# EXERCISE REQUIREMENTS
Output, word for word, the lines of the listing from its start through the line containing "Large insulated BMW thermos.". Leave the pictures out of your answer.
*** PROVIDED DATA ***
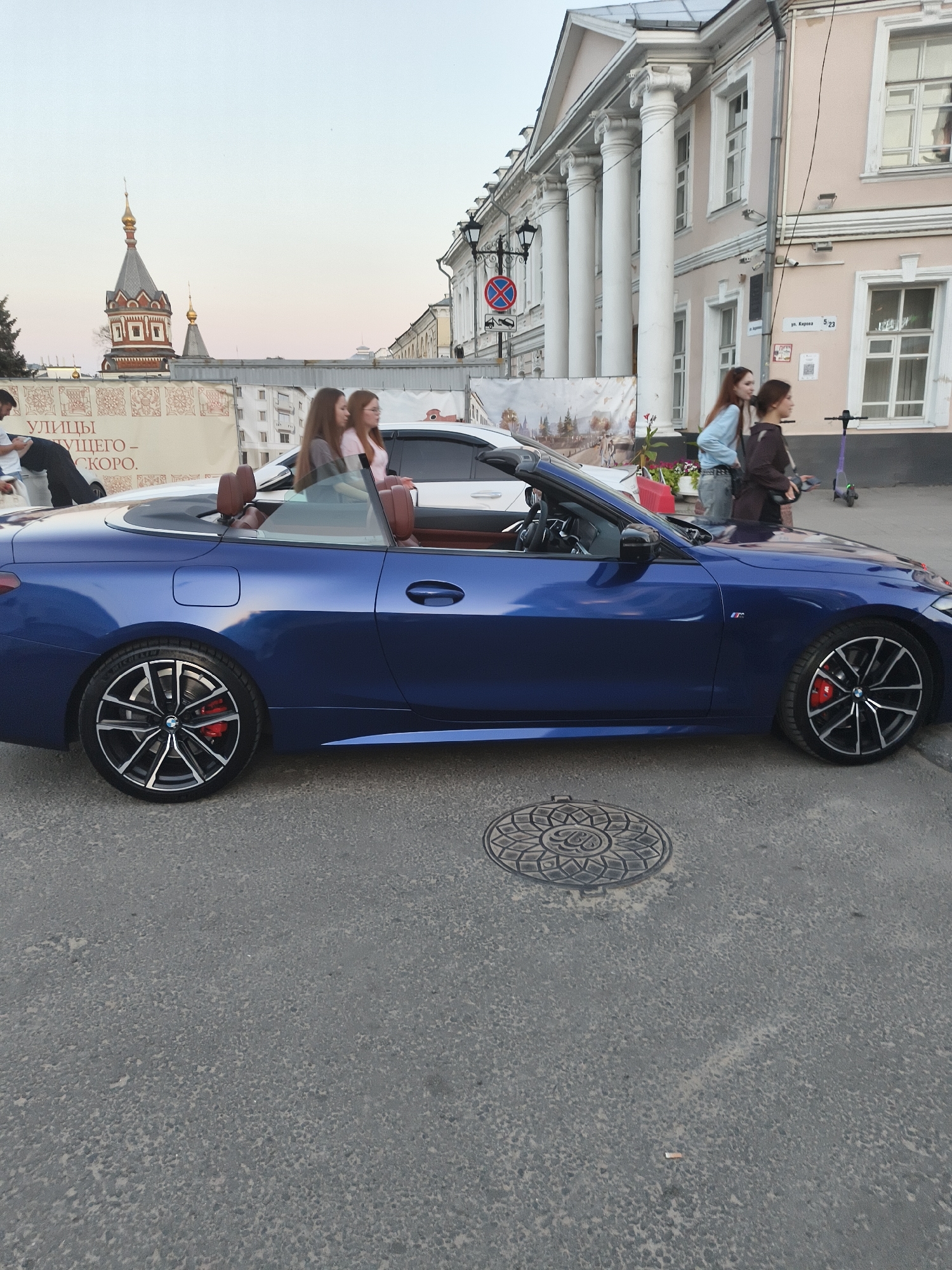 The image depicts a street scene in Yaroslavl, Russia, with a blue convertible car prominently featured in the foreground. The car is a BMW, identifiable by the M badge on its side. Inside the car, three young women are seated, appearing to be passengers. The car is parked on an asphalt road, with a manhole cover visible on the right side of the image. In the background, a light pink building with classical columns stands alongside the street. To the left, a tall, ornate building with a golden dome, likely a church or cathedral, is visible. Several people are walking on the sidewalk, and a purple electric scooter is parked near the building. A banner with Russian text and decorative patterns is also present on the left side of the image. The sky is a soft, pale blue, suggesting either early morning or late evening.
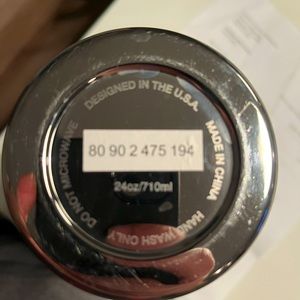 Large insulated BMW thermos.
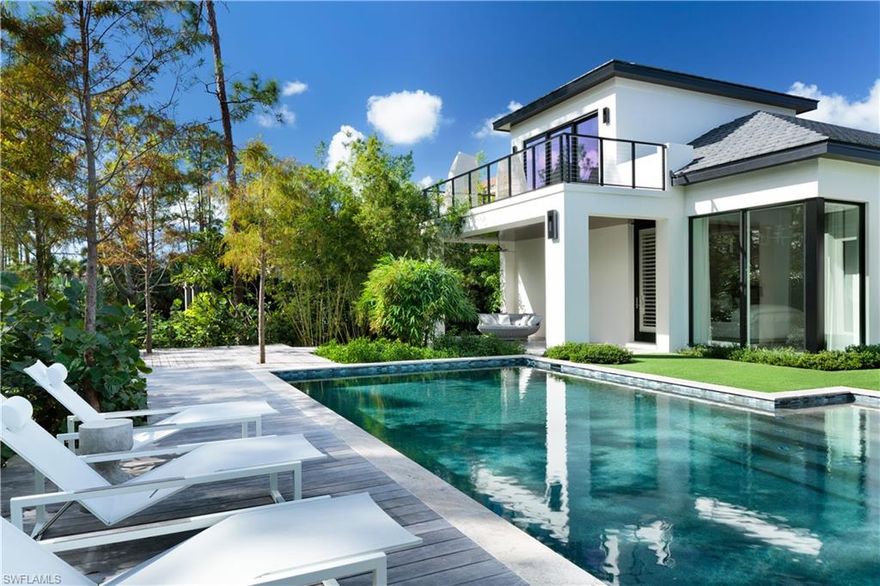 This one of a kind, Frank Lloyd Wright inspired, masterfully designed, custom built two-story estate is certain to delight even the most discerning guests. Enter the grand oasis through a picturesque courtyard via the intricately designed walkway surrounded by lava rock and captivating lush landscaping. Serenity and luxury abound in this delightfully modern estate with exquisite attention to detail in absolutely every aspect. Rich light wood floors flow throughout the main living areas with custom lighting fixtures and volume ceilings adding grandeur to the flowing open floor plan. Expansive floor to ceiling windows allow abundant natural light to flood into the spa-inspired master suite, with private outdoor access. The outdoor space of this exquisite home is absolutely breathtaking – tall stalks of bamboo surround the 60ft sparkling lap pool and boardwalk pathways, leading you to perfectly manicured grounds, expansive covered dining and lounging spaces and a built in fire pit, creating a true oasis.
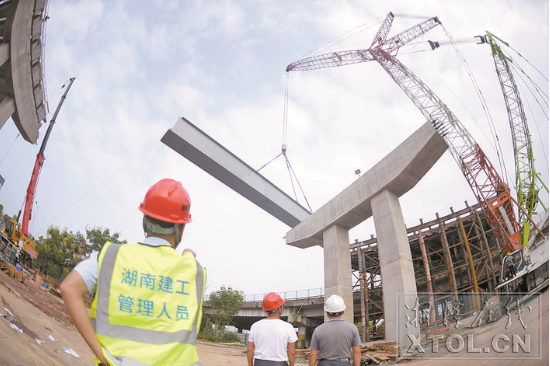 紅易-滬昆跨線橋跨滬昆高速公路主跨架梁施工現(xiàn)場，一節(jié)節(jié)鋼箱梁被吊起安裝。（記者 方陽 攝）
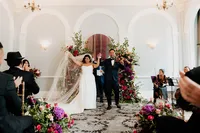andaz wedding ceremony with bride and groom holding hands in the air in front of floral arch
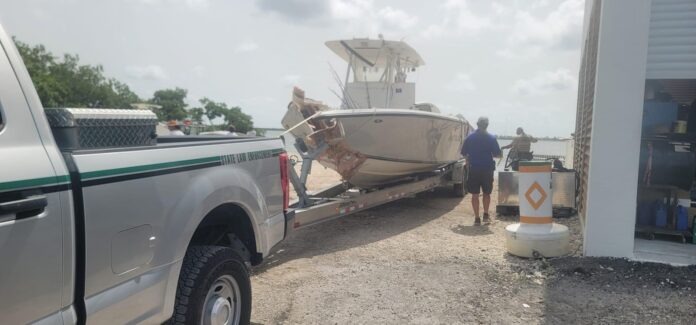 a truck with a boat on the back of it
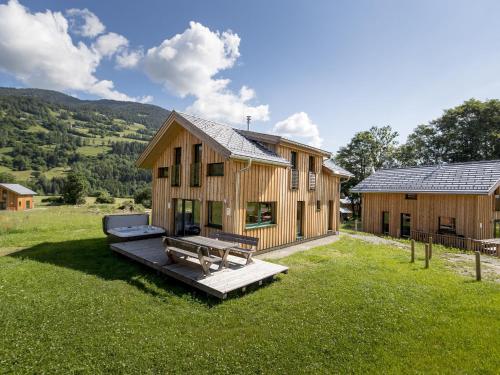 a wooden house with a bench in the yard at Wooden Chalet in Sankt Georgen ob Murau with Sauna in Sankt Lorenzen ob Murau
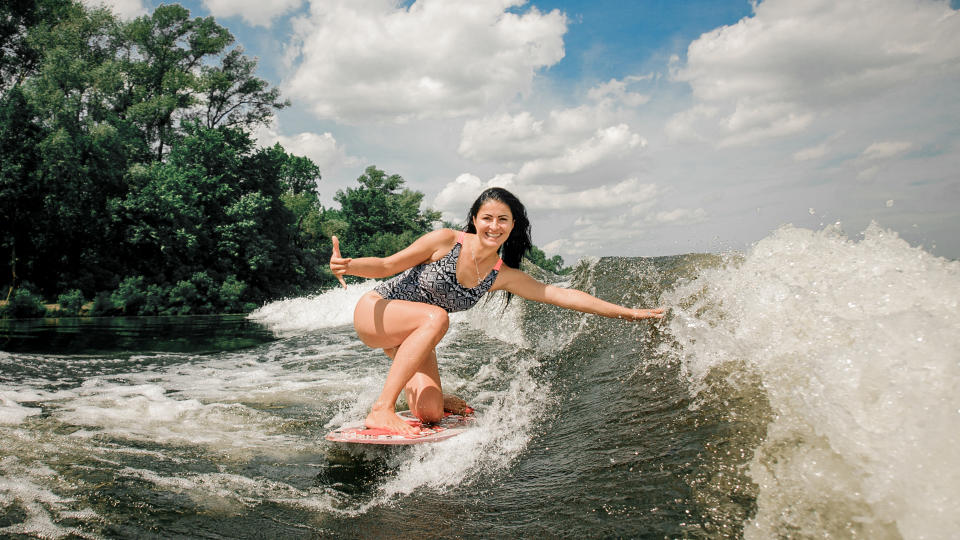 woman wakeboarding on wave down the river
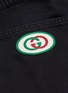  - GUCCI - GG logo appliqué washed denim track shorts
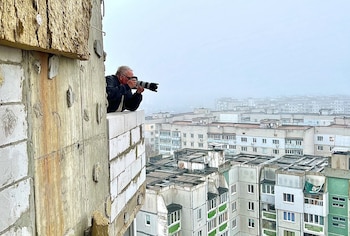 Hombre con gafas sosteniendo una cámara sobre el muro de un edificio, con bloques de apartamentos al fondo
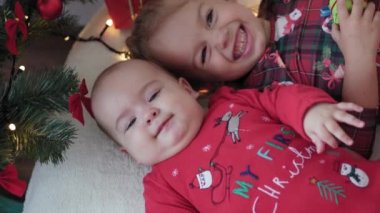 Mutlu Noeller ve mutlu yıllar, bebek, çocukluk, tatil konsepti - yakın plan 6 aylık Noel Baba şapkalı bebek ve ablasıyla kırmızı tulum Noel ağacının yanında toplarla yatıyordu.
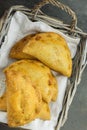 Home Baked Empanadas Turnover Pies with Pisto Vegetable Cheese Filling in Tomato Sauce in Wicker Basket on White Linen Napkin Royalty Free Stock Photo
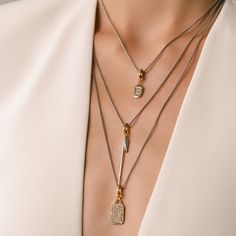 Introducing a masterful juxtaposition of art and identity: a three-tiered necklace ensemble that seamlessly melds the raw edge of a zirconia-accented needle with the intimate touch of personal initials. Complementing this is the pave tag, which dances with light at every turn. Set of 3 separate chains Stainless steel - 1mm Wide / 16"-20"-24" Length Just click needle charm Pave zirconia tag charm Letter just click charm Tarnish resistant Tiered Necklace, Keep It Real, Polish Jewelry, Necklace Sizes, Raw Edge, Rhodium Plated, Necklace Set, Labour Day, Solid Gold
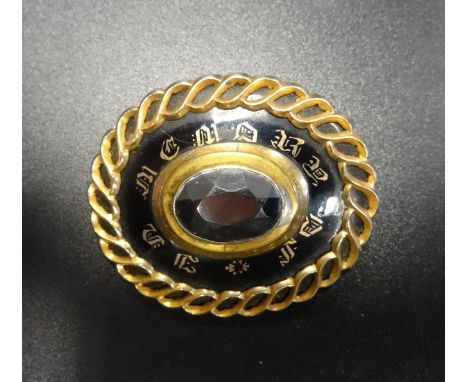 VICTORIAN MOURNING BROOCHthe central stone surrounded by black enamel with the words 'In Memory of', in unmarked gold mount, 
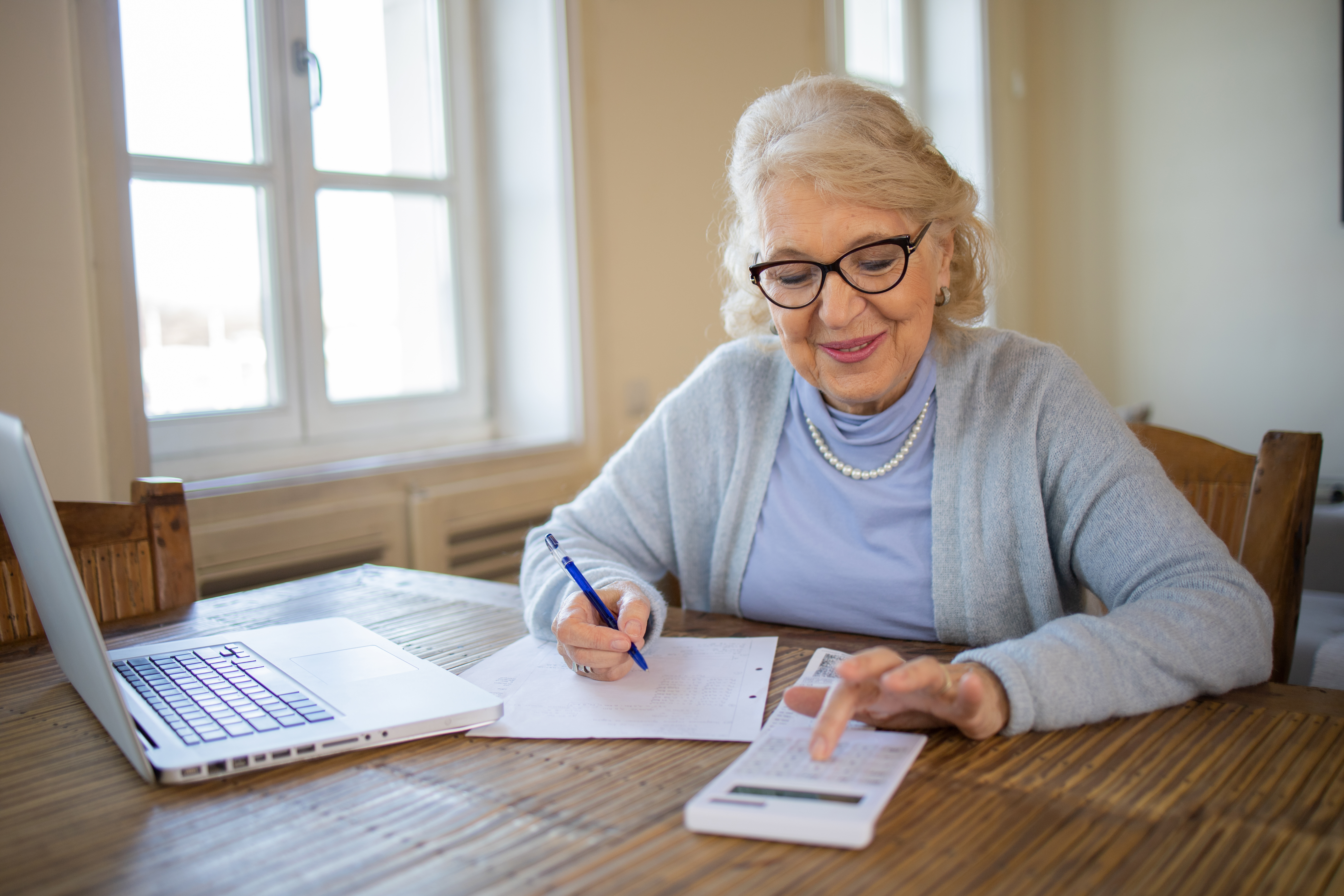 senior woman going through a budget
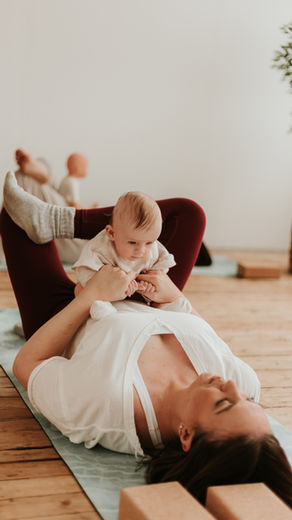 Mum lying on a yoga mat holding her baby during a gentle baby yoga session at Nest Glasgow.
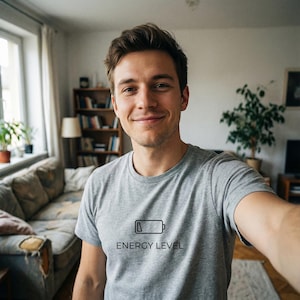 Könnte beinhalten: Ein graues T-Shirt mit dem Text "ENERGY LEVEL" unter einem Batteriesymbol. Die Person, die das T-Shirt trägt, lächelt und macht ein Selfie. Der Hintergrund umfasst ein Sofa, Bücherregale und ein Fenster.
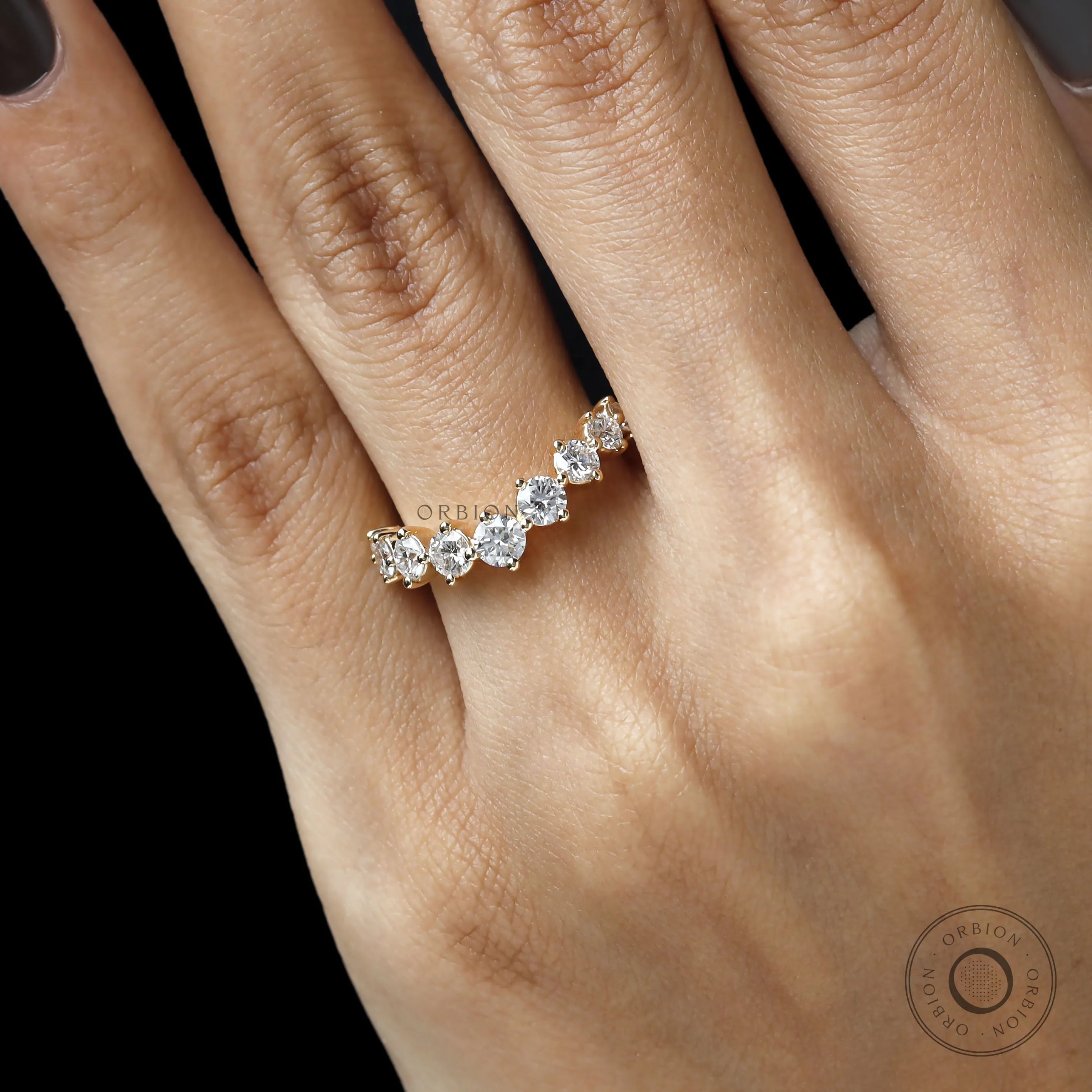 Curved stacking band with round lab diamonds in yellow gold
*** End of PROVIDED DATA ***
# SOLUTION
 The image depicts a street scene in Yaroslavl, Russia, with a blue convertible car prominently featured in the foreground. The car is a BMW, identifiable by the M badge on its side. Inside the car, three young women are seated, appearing to be passengers. The car is parked on an asphalt road, with a manhole cover visible on the right side of the image. In the background, a light pink building with classical columns stands alongside the street. To the left, a tall, ornate building with a golden dome, likely a church or cathedral, is visible. Several people are walking on the sidewalk, and a purple electric scooter is parked near the building. A banner with Russian text and decorative patterns is also present on the left side of the image. The sky is a soft, pale blue, suggesting either early morning or late evening.
 Large insulated BMW thermos.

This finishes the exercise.